The 1585 papal conclave (21–24 April), convoked after the death of Pope Gregory XIII, elected Cardinal Felice Peretti Montalto (O.F.M.Conv), who took the name Sixtus V. Forty-two of the sixty cardinals participated in the conclave. The absence of thirty percent of the cardinalate makes this conclave one of the most sparsely attended in the history of the modern Roman Catholic Church. Fourteen of Gregory XIII's thirty cardinals failed to attend, a startlingly high number.

Proceedings

The conclave began in the Vatican on 21 April, Easter Sunday. At the opening ceremonies, out of sixty living cardinals thirty-nine were in attendance. Three more arrived later, in time to cast a vote: Andreas of Austria, Ludovico Madruzzo of Trent, and Guido Luca Ferrero of Vercelli. Two factions quickly formed. The first was led by Cardinal Ferdinando de' Medici and the second by Luigi d'Este (grandson of King Louis XII of France). They were willing to combine to make a pope, but it depended on whether they could agree on a common candidate.

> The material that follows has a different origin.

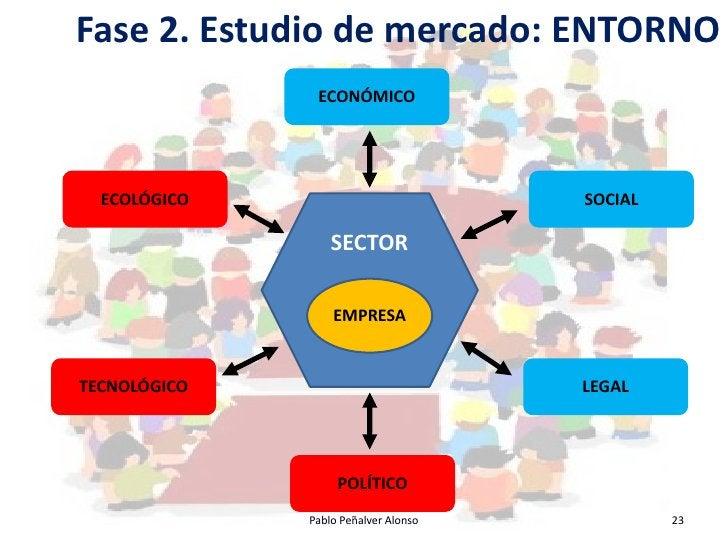 Fase 2. Estudio de mercado: ENTORNO                ECONÓMICO       ECOLÓGICO                           SOCIAL             ...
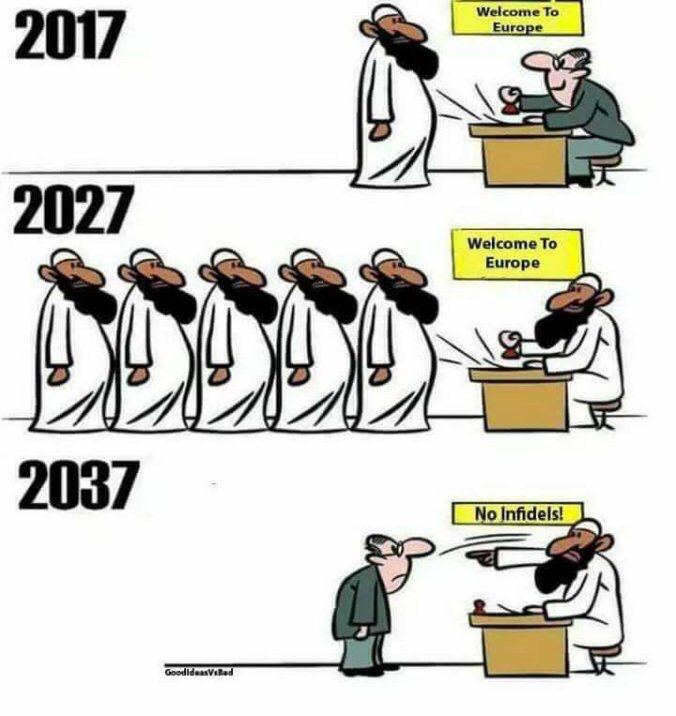 Will Europe Become Islamic Continent in a Few Years?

Early voting seemed to favour Cardinals Pier Donato Cesi and Guglielmo Sirleto, but by the next morning they had been abandoned. Wanting to avoid the potential influence of cardinals who had not yet arrived, Medici then proposed two names to D' Este: those of Cardinals Albani and Montalto, and invited him to choose. D' Este imposed conditions, however, and the projected deal, when news got out, caused much indignation. Through a series of misdirections and stratagems, Medici convinced the cardinals that Montalto was not his candidate.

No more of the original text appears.